# GIVEN TEXT
'''
The Adventures of the Riverdale Black Bear

Early last evening, my wife ran into my study with a look of delight and excitement on her face. “Chris!” she exclaimed! “The town’s auto call system just called, and it was to report that a black bear has been seen in Riverdale!”

I shared her excitement immediately, because “Riverdale” is the name of one of the neighborhoods in the town that we live in, and we live in Riverdale! Our neighborhood of Riverdale is not large, so I looked at Jean and said, “Well then let’s go look out a window and maybe we can wave “Hi!” to the bear, since he might be visiting our backyard right now!” So like a couple of kids suddenly excited by Mom & Dad telling us we were going on a big adventure, we ran to one of the backyard windows and eagerly looked outside.

But the “Riverdale black bear” was not there in our backyard, so we ran to the front of the house, to see if the bear was paying us a more formal visit, by way of our front yard. But still no bear… I looked at Jean and said “I’ll bet he’s over at the McNallys’ house, cause Mary McNally is always the first to greet new arrivals in the neighborhood, and she probably gave the bear a fruit basket and some fresh baked cookies.” My wife’s pretty eyes danced and sparkled as she laughed.

We never did get to meet the Riverdale black bear, but later we heard that he was spotted in South Needham, the next town over from us, and one of those wealthy upper class and snooty communities, where if the residents saw the bear, they probably looked at him with condescending and superior attitudes, when the bear didn’t pull up in a Mercedes. “Does this bear understand what it means to live in South Needham?” they probably asked each other, with their skeptical and ‘quick to disapprove of and dismiss’ facial expressions.

And if only I was there, I would have quickly answered them, by replying “I won’t tell the bear what a drag it is to live in South Needham if you don’t, but I’m sure the bear would soon find out just how unbearable it is to have people like you for neighbors, without me giving away your ugly secrets. Like how you wouldn’t allow Jews in the South Needham Country Club until 1972, and how shockingly progressive of you to move forward on that issue so quickly!”

There have been no more sightings of the black bear around our area that I know of, but I hope that he headed for Natick, cause it’s a nice town with more down to earth and friendly people, who aren’t so mean spirited, arrogant and full of their own overblown egos.
'''
# DATA ENTRIES
'''
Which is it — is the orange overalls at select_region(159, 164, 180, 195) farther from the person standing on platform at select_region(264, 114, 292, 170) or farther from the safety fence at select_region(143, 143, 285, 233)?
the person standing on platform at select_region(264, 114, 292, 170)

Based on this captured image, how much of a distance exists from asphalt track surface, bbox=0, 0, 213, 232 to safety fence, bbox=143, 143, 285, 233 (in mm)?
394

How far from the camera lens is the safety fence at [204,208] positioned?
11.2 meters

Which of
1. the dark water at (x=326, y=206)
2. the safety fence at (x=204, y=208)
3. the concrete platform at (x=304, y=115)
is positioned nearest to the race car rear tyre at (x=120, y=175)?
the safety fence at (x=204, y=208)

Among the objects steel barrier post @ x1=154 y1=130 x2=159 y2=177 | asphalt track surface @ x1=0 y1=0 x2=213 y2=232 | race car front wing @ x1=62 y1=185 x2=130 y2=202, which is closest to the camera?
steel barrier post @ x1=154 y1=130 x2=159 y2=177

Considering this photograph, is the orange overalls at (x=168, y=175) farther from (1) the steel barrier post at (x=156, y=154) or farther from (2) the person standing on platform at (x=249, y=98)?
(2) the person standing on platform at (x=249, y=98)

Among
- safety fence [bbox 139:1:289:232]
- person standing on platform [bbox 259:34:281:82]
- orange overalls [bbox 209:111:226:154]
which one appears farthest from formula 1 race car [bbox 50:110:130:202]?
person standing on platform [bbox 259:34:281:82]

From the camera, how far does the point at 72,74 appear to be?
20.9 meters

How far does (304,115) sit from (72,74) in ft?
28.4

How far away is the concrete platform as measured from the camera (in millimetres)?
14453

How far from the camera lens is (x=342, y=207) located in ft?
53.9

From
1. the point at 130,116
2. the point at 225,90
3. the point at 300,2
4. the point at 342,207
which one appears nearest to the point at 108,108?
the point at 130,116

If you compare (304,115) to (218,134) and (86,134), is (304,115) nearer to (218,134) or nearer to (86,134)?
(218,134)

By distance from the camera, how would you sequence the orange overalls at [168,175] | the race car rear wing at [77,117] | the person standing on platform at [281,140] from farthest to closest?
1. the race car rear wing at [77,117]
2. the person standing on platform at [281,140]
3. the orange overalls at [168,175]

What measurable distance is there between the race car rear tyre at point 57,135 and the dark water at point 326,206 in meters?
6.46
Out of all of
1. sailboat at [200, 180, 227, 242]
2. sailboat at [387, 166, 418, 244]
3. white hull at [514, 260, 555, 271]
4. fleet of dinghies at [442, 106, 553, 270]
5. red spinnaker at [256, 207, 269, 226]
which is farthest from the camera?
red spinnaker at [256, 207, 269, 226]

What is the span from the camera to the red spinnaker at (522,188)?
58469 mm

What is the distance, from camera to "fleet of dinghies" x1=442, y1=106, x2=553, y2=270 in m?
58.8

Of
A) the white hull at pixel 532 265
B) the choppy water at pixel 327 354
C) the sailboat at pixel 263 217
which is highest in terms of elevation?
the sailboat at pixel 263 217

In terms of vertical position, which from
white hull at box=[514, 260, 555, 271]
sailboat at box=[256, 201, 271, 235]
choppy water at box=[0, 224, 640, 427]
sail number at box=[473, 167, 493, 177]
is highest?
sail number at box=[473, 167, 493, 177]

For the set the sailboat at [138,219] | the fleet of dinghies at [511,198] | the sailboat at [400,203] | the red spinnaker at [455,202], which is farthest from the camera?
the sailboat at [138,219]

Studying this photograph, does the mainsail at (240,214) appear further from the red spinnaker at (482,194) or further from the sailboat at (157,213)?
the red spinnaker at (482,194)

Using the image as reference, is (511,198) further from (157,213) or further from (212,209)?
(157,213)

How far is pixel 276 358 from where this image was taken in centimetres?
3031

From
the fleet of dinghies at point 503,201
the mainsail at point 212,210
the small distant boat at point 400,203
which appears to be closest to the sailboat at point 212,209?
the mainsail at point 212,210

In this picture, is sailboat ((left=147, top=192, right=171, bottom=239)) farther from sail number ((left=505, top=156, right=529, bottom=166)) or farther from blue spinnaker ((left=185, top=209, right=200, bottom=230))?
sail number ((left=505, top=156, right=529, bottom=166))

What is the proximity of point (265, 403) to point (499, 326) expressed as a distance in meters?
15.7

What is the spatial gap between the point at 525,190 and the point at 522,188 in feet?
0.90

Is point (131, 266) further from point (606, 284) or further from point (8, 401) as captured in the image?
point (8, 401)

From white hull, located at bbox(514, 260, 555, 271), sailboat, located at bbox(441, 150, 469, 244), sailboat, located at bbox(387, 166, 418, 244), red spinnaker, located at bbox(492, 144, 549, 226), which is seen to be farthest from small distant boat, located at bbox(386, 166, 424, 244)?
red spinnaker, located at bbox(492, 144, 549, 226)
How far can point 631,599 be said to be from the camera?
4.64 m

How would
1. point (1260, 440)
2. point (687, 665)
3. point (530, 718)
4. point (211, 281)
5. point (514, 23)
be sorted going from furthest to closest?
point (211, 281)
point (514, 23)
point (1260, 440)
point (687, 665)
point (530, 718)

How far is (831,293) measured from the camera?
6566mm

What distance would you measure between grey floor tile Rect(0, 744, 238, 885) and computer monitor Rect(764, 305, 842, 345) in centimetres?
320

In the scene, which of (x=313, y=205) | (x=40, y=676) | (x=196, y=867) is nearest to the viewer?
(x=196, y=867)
'''
# EXERCISE AIM
Pick up the story of the Riverdale black bear where it ends and carry it forward.

# FINAL RESULT
But my guess is that the black bear who came to visit our Riverdale neighborhood, but then made the mistake of crossing over into South Needham, is now long gone from these parts. Those dickheads and their trophy wife gold diggers probably offended the bear’s dignity, by demanding that he submit a financial report for his business, along with proof of his annual personal income, and a complete family genealogy to the South Needham HOA within a week, and no later.

Our Riverdale bear would never have a chance in South Needham anyway, because our Riverdale bear is black, and they’d never allow a black bear to live in their lily white community.

Yeah, I’m sure we’ll never see our Riverdale black bear around here again. I just know that those South Needham A-holes made our black bear guest feel so insulted and unwelcome, that he growled “Well fuck this shit, and I don’t know why I wasted the trip to come down here! I’m high tailing my black bear ass back up to Lincoln New Hampshire, and going back to my job in the bear show at Clark’s Trading Post!”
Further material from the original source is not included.